▸ Supplied material
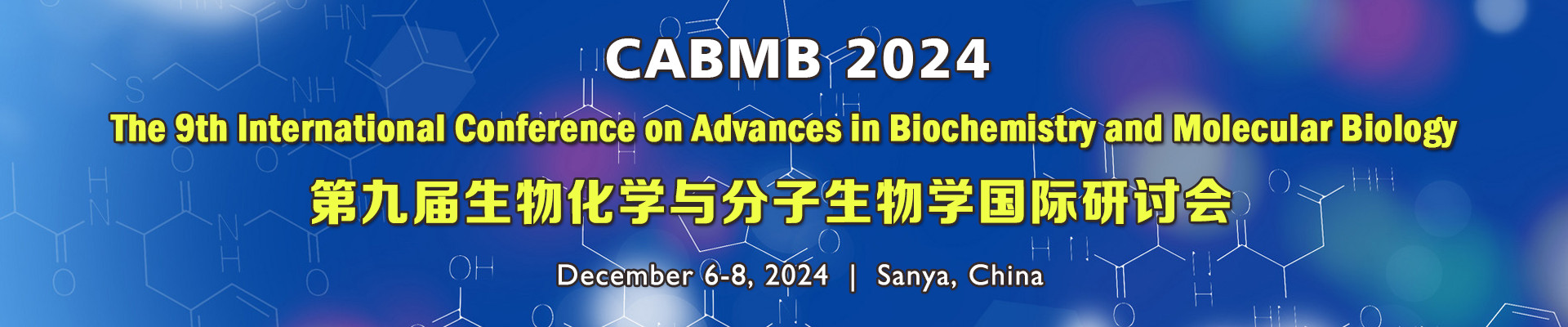 CABMB 2024

The 9th International Conference on Advances in Biochemistry and Molecular Biology

第九届生物化学与分子生物学国际研讨会

December 6-8, 2024 | Sanya, China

▸ What you should do
Could you reproduce all of the material exactly? Keep the pictures out of it.

▸ Written response
 CABMB 2024

The 9th International Conference on Advances in Biochemistry and Molecular Biology

第九届生物化学与分子生物学国际研讨会

December 6-8, 2024 | Sanya, China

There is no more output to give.